Altre misure includono la circolazione a targhe alterne. Si promuove il car sharing e un uso più efficiente del trasporto merci. Si favoriscono treni ad alta velocità e notturni rispetto agli aerei. Si raccomanda di ridurre i viaggi d'affari in aereo. Viene anche sollecitata l'adozione di veicoli elettrici ed efficienti.
Secondo l'IEA, l'applicazione completa di queste misure potrebbe ridurre la domanda di petrolio di circa 2,7 milioni di barili al giorno. Questo calo potrebbe avvenire entro quattro mesi. L'agenzia considera la situazione attuale molto seria.
La crisi energetica più grave da decenni
Fatih Birol, direttore esecutivo dell'IEA, ha definito la situazione «molto grave». Ha avvertito che il mondo potrebbe affrontare la «peggiore crisi energetica degli ultimi decenni». Birol ha confrontato la situazione attuale con le crisi petrolifere degli anni Settanta. Allora si persero circa cinque milioni di barili al giorno per crisi. Oggi, la perdita stimata è di 11 milioni di barili giornalieri.
La differenza rispetto al 2022 risiede nella natura dello shock. Non si tratta di un taglio graduale delle forniture russe. È invece l'effetto sistemico della guerra con l'Iran sul traffico energetico globale. La chiusura dello Stretto di Hormuz ha compromesso una quota significativa dei flussi mondiali di greggio e gas naturale liquefatto (GNL).
Lo Stretto di Hormuz è un passaggio cruciale. Circa il 20% del petrolio e del GNL mondiali transitano da qui. Una sua chiusura prolungata ha già causato forti rincari. I prezzi fisici di jet fuel, diesel e benzina sono quasi raddoppiati. Anche i prezzi europei del gas sono aumentati notevolmente dall'inizio del conflitto.
Il significato del "lockdown energetico"
Dallo scenario di emergenza prolungata nasce il timore di un "lockdown energetico". Questa espressione, molto discussa sui social, non è una formula tecnica ufficiale dell'UE. È un'etichetta giornalistica. Descrive un possibile insieme di misure straordinarie. L'obiettivo è ridurre i consumi, contenere i prezzi e difendere le forniture.
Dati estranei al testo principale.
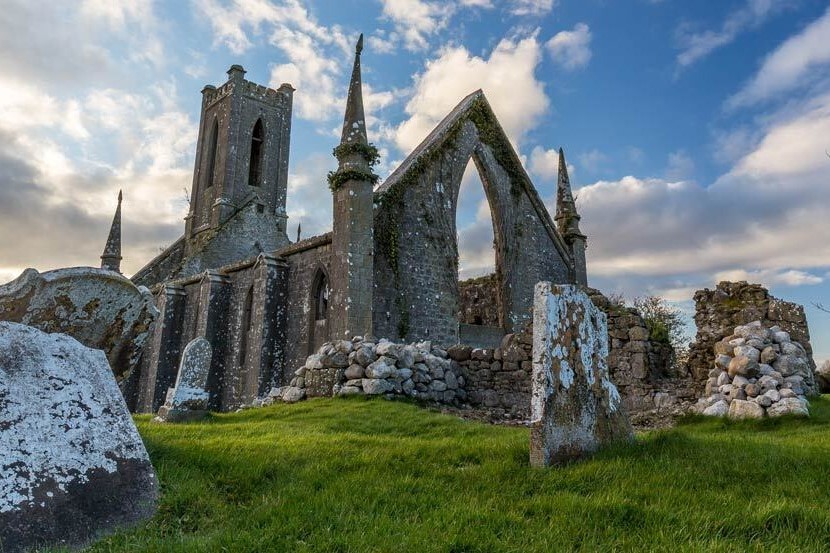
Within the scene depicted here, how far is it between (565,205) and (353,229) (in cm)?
1091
Non si tratta di un confinamento obbligatorio come durante la pandemia di Covid-19. L'espressione rimanda piuttosto a interventi su mobilità, consumi e organizzazione del lavoro. Potrebbero esserci prezzi più alti alla pompa e in bolletta. Ci sarebbero incentivi o obblighi a consumare meno carburante. Potrebbero esserci limitazioni indirette alla mobilità privata e commerciale.
Si prevede una minore disponibilità di alcuni prodotti raffinati, come diesel e cherosene. Potrebbero essere introdotte nuove misure pubbliche per sostenere famiglie e imprese. In diversi Paesi si discute di sussidi selettivi, riduzioni fiscali temporanee e restrizioni alla guida. Si parla anche di aumento del lavoro da remoto e riduzione degli spostamenti non essenziali.
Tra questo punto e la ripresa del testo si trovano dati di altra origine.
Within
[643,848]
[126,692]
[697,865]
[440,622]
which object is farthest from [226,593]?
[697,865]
Impatto su cittadini, lavoratori e industrie
Per i cittadini, il rischio principale è economico. L'aumento del prezzo di petrolio e gas si riflette su benzina, diesel, trasporti e bollette. Ci sono effetti a catena sui prezzi di beni e servizi. La vita quotidiana potrebbe cambiare con misure per ridurre la domanda: più smart working, meno uso dell'auto, tagli ai viaggi aerei. Potrebbero esserci limiti di velocità o altre forme di contenimento dei consumi.
Per le industrie, il problema principale è il costo dell'energia. I settori più esposti, come manifattura, logistica e chimica, potrebbero affrontare costi di produzione più alti. L'incertezza sulle forniture di combustibili aumenterebbe. In uno scenario severo, le imprese energivore potrebbero ridurre i turni o rallentare la produzione. La Commissione Europea punta a evitare la frammentazione del mercato con misure temporanee e coordinate.
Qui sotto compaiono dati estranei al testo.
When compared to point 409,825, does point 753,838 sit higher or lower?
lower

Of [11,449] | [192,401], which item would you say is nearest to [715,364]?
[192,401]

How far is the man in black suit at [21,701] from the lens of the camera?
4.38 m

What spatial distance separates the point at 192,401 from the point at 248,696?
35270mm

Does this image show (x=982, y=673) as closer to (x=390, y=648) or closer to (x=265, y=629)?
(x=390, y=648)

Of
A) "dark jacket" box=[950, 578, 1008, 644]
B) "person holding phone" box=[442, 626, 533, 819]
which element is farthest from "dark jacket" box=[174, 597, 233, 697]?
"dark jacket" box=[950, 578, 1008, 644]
Per i lavoratori, il rischio è l'erosione del potere d'acquisto. Carburanti, trasporti e beni di consumo costano di più. Nel medio periodo, rallentamenti produttivi potrebbero portare a minori ore lavorate in alcuni comparti. La priorità dell'UE è evitare che una crisi di mercato diventi una crisi sociale e industriale. L'allarme dell'IEA indica che questo rischio non è più remoto.